By comparison, South Korea and New York currently have temperatures in the low 40s and the humidity is very low, conditions conducive to the spread of respiratory viruses. In South Korea, where over 200,000 people have been tested, there are over 6,000 confirmed cases and the coronavirus continues to spread.
The idea that many respiratory viruses (including influenza and other coronaviruses) follow a seasonal pattern is not a new one. It is based on the theory, believed by many virologists, that respiratory viruses travel farther on a cough or a sneeze in cold dry air than they do with hotter more humid weather where the water in the air causes the droplets to drop down to the ground.
As the coronavirus spreads through our communities, with more and more cases unearthed by expanded testing, we are entering a new phase of containment where we emphasize mitigating strategies, including more frequent and thorough handwashing, social distancing, better sleep and exercise, diet and lower stress, all intended to decrease our risks of catching this virus, especially problematic with no available vaccine.
We are beginning to practice cocooning, with more and more people staying at home, not attending events, not traveling, and if there is a personal concern about catching the virus, self-quarantining. This is all intended to decrease the amount of circulating virus so that someone who is more at risk (elderly or with severe chronic illness), doesn’t catch it.
At the same time that we try to stay ahead of this virus with these extreme measures – and we must prepare our hospitals for a potential surge of incoming patients – at the same time, we also hope that as the weather gets warmer and more humid, the virus itself will fade.
There is historical precedence for this hope, beyond the fact of the flu season, which generally peaks in January through March and then drops off by April.
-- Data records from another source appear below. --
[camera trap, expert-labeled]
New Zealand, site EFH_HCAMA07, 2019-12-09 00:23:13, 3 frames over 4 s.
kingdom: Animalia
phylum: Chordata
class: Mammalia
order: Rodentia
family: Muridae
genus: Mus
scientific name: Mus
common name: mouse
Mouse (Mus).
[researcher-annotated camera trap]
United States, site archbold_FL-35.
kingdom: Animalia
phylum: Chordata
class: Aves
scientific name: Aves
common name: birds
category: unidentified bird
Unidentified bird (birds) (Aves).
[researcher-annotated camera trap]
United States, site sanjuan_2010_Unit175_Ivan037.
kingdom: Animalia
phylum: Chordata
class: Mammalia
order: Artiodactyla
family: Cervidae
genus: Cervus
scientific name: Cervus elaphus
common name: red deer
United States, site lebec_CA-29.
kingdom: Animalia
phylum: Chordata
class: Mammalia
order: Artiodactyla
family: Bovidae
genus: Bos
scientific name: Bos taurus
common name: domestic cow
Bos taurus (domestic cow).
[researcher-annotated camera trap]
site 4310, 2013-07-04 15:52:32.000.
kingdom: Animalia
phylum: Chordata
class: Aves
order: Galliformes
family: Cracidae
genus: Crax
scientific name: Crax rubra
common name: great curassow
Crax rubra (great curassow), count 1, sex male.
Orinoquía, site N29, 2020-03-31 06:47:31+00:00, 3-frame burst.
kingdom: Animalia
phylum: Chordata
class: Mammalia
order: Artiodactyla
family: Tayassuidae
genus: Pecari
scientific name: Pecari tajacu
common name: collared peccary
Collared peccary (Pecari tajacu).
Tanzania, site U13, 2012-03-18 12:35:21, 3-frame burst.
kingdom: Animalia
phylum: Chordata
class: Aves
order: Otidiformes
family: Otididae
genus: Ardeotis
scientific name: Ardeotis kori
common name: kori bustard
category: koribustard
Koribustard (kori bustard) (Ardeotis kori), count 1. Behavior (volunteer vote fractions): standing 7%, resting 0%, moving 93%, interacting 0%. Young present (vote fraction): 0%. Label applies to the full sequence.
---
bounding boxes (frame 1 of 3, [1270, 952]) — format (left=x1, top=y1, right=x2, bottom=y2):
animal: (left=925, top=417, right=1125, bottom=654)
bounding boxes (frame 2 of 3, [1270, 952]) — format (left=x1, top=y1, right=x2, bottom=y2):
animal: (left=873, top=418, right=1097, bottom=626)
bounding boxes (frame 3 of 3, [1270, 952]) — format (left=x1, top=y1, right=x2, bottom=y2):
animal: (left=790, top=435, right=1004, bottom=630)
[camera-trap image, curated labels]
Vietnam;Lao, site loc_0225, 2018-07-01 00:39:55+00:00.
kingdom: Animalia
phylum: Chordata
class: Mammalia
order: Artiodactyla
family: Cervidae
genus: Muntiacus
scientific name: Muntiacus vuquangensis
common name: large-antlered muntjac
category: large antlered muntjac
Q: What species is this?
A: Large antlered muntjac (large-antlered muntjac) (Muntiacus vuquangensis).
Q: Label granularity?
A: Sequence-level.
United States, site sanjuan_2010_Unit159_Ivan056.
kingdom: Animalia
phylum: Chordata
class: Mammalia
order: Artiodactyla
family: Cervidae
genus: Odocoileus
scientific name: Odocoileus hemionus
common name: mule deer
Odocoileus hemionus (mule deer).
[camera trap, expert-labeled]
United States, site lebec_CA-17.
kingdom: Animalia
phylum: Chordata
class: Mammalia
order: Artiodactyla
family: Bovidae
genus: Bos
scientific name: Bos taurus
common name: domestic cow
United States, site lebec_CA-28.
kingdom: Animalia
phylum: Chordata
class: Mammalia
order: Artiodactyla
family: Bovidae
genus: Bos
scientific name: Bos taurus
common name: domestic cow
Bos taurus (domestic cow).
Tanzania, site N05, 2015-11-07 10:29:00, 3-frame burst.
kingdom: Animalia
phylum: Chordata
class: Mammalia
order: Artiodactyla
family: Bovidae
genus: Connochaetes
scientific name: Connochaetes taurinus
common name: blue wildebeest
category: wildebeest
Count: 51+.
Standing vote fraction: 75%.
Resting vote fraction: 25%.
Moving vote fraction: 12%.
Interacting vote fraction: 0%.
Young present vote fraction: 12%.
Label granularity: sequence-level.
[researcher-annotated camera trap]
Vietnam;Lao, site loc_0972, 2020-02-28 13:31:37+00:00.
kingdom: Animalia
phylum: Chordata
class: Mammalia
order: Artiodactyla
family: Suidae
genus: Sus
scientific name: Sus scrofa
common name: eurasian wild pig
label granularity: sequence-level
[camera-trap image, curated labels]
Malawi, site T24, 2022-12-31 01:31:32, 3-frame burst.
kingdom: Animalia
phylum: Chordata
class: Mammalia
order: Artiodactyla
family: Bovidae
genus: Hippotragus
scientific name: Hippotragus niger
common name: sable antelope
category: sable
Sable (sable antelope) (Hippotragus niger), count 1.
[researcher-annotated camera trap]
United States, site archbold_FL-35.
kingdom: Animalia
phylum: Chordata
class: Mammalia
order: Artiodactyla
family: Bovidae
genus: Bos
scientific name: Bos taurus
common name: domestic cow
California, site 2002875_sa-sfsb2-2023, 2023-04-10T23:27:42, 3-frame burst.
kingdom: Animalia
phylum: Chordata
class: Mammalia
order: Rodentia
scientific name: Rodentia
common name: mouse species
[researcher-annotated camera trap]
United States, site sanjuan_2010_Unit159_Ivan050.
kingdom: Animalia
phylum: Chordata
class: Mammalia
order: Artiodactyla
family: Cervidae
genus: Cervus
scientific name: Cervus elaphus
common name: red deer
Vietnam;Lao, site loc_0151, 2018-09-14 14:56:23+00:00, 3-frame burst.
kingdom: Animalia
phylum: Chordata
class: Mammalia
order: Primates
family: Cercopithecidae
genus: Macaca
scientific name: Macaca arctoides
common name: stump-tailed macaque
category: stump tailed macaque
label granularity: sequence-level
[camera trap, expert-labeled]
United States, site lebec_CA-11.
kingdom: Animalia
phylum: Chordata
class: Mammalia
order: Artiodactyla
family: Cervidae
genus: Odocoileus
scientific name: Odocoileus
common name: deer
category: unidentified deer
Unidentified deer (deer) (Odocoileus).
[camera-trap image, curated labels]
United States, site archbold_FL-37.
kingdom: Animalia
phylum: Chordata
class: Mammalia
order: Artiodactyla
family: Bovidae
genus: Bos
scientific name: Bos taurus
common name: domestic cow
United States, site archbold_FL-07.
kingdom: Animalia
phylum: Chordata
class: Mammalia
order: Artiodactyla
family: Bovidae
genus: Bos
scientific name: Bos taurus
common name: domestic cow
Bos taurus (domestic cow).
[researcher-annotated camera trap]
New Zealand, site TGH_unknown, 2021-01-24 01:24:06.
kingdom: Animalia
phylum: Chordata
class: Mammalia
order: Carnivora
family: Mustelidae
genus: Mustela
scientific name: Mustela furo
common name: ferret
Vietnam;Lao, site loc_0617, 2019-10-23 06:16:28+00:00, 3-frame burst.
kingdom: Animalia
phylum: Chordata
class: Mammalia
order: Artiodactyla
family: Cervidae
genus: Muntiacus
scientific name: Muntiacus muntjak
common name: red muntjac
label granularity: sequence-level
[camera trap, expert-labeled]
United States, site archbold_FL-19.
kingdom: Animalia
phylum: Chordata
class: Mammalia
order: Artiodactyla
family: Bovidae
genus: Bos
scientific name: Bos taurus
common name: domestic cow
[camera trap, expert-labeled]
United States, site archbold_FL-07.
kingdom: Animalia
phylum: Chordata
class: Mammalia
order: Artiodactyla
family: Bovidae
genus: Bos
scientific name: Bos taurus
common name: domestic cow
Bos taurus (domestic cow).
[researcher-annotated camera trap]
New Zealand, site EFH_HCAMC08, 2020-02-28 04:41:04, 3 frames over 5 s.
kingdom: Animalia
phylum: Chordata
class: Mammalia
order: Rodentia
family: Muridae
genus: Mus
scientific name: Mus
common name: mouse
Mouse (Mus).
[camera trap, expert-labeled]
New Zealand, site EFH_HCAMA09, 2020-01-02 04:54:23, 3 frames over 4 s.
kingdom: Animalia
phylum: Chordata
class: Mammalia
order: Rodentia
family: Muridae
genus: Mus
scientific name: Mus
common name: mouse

Back in the fall of 2002, a new coronavirus emerged from China, and rapidly spread around the globe, infecting close to 8,000 people with close to 800 deaths. In April and May the world geared up for a large pandemic – that never came.
Many public health officials pride themselves on having imposed timely quarantines and closed schools and other places in Hong Kong, China, Singapore, Taiwan and Toronto, and the Centers for Disease Control and Prevention restricted travel to these areas.
Severe Acute Respiratory Syndrome was mostly gone by the following fall. I have always been more inclined to point to the weather for the drop-off, or as I wrote in “False Alarm; the Truth About the Epidemic of Fear” – the fact that the new virus wasn’t as contagious as we originally thought, but health officials at the time were patting themselves on the back for having squashed SARS.
The lesson from SARS is not that we shouldn’t have prepared, but that the hysteria and over-dramatizations and worst-case scenarios were completely unnecessary. Seventeen years later, we have forgotten this lesson, though we are still hoping for better weather to bail us out from a virus that is far more contagious, if less deadly, than was SARS.